Yargıtay Kararı 3. Hukuk Dairesi 2010/10570 E. 2010/14007 K. 13.09.2010 T.

YARGITAY KARARI
DAİRE : 3. Hukuk Dairesi
ESAS NO : 2010/10570
KARAR NO : 2010/14007
KARAR TARİHİ : 13.09.2010

MAHKEMESİ :AİLE MAHKEMESİ

Taraflar arasında görülen nafaka davasının yapılan muhakemesi sonunda mahalli mahkemece verilen hüküm davacı vekili tarafından temyiz edilmiştir.

Y A R G I T A Y K A R A R I

Temyiz isteminin süresi içinde olduğu anlaşıldıktan sonra dosyadaki bütün kağıtlar okunup gereği düşünüldü.
Dava dilekçesinde; davacı lehine daha önceden hükmedilen aylık 150,00 TL nafakanın ihtiyaca yetmediği ileri sürülerek aylık 350,00 TL’ye yükseltilmesi istenilmiştir.
Mahkemece, davacının nafaka dışında 225 TL ölüm aylığı aldığı , zaman zaman çalıştığı, annesi ile oturup kira ödemediği, 225 TL kira gelirinin bulunduğu , yanında kalan müşterek çocuk için de iştirak nafakası aldığı, gelirleri toplamının asgari ücret seviyesinde olduğu gerekçesiyle davanın reddine karar verilmiş, hüküm davacı vekili tarafından temyiz edilmiştir.
Tarafların mali durumunun değişmesi veya hakkaniyetin gerektirdiği hallerde yoksulluk nafakasının artırılmasına veya azaltılmasına karar verilebilir.
Yargıtay Hukuk Genel Kurulunun 7.10.1998 tarih ve 2-656-688 sayılı ilamında kabul edildiği gibi “…yeme, giyinme, barınma, sağlık, ulaşım, kültür(eğitim) gibi bireyin maddi varlığını geliştirmek için zorunlu ve gerekli görülen harcamaları karşıyalayacak düzeyde geliri olmayanların” yoksul kabul edilmesi gerektiği vurgulanmıştır.
Hemen belirtmek gerekir ki; Hukuk Genel Kurulunun yerleşik kararlarında “Asgari ücretle çalışılmakta bulunulması” yoksulluk nafakası bağlanmasını olanaksız kılan bir olgu kabul edilmemiştir (HGK.7.10.1998 gün 1998/2-656 E., 1998/688 K., 26.12.2001 gün 2001/2-1158-1185 Karar sayılı kararları) .
Hukuk Genel Kurulunun 28.2.2007 tarih ve 2007/3-84 E.- 95 Karar sayılı ilamında da “Asgari Ücretle çalışılmakta bulunulması” yoksulluğu ortadan kaldıracak bir olgu olarak da kabul edilmemiştir.
Somut olayda ; davacının bir miktar yetim aylığı aldığı sabit ise de devamlı bir çalışmasının bulunmadığı mahkemenin de kabulündedir.
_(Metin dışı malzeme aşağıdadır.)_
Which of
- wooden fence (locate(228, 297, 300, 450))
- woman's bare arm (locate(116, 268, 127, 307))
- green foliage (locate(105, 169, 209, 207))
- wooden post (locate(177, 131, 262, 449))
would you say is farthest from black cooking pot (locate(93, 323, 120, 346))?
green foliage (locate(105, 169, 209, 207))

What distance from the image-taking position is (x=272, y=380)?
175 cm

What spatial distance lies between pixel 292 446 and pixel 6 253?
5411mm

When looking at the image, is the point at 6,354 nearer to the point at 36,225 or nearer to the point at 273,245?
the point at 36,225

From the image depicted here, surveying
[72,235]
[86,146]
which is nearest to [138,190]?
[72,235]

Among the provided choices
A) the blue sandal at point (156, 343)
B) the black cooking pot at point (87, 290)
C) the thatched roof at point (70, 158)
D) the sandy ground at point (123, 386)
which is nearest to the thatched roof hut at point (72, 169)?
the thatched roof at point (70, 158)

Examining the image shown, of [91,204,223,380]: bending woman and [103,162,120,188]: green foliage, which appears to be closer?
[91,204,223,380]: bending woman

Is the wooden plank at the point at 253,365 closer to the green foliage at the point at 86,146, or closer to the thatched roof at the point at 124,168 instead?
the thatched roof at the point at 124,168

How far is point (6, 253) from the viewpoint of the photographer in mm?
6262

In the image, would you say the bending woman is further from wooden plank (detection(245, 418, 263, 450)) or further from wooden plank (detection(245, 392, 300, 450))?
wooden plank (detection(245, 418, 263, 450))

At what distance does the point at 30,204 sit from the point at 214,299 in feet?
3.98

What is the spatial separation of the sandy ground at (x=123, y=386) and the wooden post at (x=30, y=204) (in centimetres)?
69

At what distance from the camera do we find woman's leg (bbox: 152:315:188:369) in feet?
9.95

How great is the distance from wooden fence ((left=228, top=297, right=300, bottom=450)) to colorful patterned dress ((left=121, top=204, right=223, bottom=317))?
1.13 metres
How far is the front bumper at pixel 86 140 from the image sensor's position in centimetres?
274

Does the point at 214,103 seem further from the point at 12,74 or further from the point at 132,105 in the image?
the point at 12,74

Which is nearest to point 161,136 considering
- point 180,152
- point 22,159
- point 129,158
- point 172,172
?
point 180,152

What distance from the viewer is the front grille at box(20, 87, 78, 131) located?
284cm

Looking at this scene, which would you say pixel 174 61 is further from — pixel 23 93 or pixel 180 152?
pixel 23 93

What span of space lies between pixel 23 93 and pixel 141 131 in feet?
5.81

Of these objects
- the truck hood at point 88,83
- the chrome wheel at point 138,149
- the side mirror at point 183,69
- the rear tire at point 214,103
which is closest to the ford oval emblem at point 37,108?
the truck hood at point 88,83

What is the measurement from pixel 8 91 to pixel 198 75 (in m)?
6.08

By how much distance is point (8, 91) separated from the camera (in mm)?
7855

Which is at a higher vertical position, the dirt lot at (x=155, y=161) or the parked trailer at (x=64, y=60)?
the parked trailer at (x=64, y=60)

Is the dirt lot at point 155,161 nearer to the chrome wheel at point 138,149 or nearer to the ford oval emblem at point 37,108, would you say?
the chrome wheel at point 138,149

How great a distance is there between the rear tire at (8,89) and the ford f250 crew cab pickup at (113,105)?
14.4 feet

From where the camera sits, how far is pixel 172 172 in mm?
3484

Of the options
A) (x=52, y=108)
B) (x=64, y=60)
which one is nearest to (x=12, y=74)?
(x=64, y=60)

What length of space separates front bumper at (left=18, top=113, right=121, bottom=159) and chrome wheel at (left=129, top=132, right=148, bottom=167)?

Kira geliri elde ettiği hususu ise belgelenmemiştir. Davalıdan alınan iştirak nafakasının ise müşterek çocuğun ihtiyaçları için harcanacağı açıktır.
O halde; önceki nafaka takdiri ile bu dava tarihi arasında paranın satın alma gücünün azaldığı, davacının elde ettiği gelirin ise onu yoksullaktan kurtaracak seviyede olmadığı gözetilerek nafakanın az da olsa hakkaniyete uygun bir miktarda artırılması gerekirken istemin tümden reddi doğru olmayıp, bozmayı gerektirmiştir.
Bu itibarla yukarıda açıklanan esaslar gözönünde tutulmaksızın yazılı şekilde hüküm tesisi isabetsiz, temyiz itirazları bu nedenlerle yerinde olduğundan kabulü ile hükmün HUMK.nun 428. maddesi gereğince BOZULMASINA ve peşin alınan temyiz harcının istek halinde temyiz edene iadesine, 13.09.2010 tarihinde oybirliğiyle karar verildi.